I am 33 and not yet a parent. Not that I was expecting to be at this point, but as the years have passed and friends have begun to produce their progeny, part of me has started to think about how I want to raise my own little Nintendo gamer.
When I first began considering this question I thought that maybe my introduction to gaming had been the right one. That, perhaps, the evolution of gaming I witnessed somehow mirrored my own development and was something my child should also experience.
When I was growing up gaming was still in its fledgling stages, and I had to wait until I was 7 before I got any digital entertainment at home. That was 1987 and despite this being one year after the release of the NES, my gateway drug was a Donkey Kong Game & Watch.

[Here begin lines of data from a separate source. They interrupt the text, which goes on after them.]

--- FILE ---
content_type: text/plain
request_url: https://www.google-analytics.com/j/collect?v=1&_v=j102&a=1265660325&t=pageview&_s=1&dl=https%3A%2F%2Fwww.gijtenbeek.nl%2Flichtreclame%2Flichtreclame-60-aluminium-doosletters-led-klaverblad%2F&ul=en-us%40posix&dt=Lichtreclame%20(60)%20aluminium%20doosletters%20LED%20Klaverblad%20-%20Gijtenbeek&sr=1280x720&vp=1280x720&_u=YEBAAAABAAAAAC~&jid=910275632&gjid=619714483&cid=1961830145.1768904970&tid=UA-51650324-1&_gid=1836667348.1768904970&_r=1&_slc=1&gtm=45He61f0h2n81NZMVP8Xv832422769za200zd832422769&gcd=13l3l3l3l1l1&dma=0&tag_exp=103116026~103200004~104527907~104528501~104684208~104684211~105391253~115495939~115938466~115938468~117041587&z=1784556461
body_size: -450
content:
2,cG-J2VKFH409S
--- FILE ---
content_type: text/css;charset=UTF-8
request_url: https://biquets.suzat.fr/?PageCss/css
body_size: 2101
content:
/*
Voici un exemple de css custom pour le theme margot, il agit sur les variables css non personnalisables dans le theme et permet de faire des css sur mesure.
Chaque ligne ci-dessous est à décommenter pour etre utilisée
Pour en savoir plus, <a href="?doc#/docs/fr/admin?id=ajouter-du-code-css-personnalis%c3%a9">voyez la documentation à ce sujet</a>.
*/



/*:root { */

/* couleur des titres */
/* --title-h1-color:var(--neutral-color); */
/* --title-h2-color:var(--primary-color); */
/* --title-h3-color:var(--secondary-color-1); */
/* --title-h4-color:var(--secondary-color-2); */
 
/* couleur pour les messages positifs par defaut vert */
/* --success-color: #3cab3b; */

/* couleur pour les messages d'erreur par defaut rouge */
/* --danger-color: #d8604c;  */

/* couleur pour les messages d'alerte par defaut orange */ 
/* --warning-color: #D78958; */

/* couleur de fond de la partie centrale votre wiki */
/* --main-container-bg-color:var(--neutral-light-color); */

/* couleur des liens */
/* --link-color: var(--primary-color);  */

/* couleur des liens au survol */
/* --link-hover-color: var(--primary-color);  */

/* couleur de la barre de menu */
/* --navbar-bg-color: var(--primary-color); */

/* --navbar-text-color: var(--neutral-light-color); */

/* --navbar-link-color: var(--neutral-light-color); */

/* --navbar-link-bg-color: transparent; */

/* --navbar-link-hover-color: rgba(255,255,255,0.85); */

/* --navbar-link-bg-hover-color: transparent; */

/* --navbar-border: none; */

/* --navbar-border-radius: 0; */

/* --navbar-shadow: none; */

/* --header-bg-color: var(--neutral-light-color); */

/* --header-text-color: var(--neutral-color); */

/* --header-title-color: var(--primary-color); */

It was all I needed however; the tiny LCD handheld was enough. I mastered the art of reaching the high-score of 999 and, by the end, running through levels without looking at the screen was the only challenge left.
Not that I imagined that I would be able to wind back the clock to the LCD era for my offspring, but maybe starting them on the next stage of my Nintendo evolution could work. This was when I finally talked my parents into getting me a console of my own on the Christmas of 1992, a SNES that I treated like a newborn baby.
One year later, I was first able to play Zelda and a lifetime love was born.
The Legend of Zelda: A Link to the Past remains the most magical gaming experience of my life. So for a time, as I considered my conundrum of how to introduce gaming to my child, I thought maybe this was where I should start.
It was only when watching my friend’s five year old embark on his first Zelda adventure, the Twilight Princess, that I realised the experience I had twenty years ago doesn’t need my help to be replicated; it is being had by younger and younger gamers every year.
Of course the experience is a little different. At five, my friend’s boy struggled more than I did as a fourteen year old. I regularly would sit with him and read the on screen text and help with boss fights to allow him to move on to what he enjoyed, exploring the incredible world that Nintendo had created.
But while much of his experience was different, I recognised the wonder on his face. I saw in him what I felt all those years ago. I realised that it wasn’t the era I grew up in or the specific games, but the company I grew up with.
Gaming has moved on, and now it seems impossible that a child will go as long as I had to without playing a game. I suppose, in many ways, even the idea of trying to limit that child to the 16-bit era seems quite futile. But at least Nintendo still produces games that elicit the same experience I once felt; updated, reimagined, and always magical.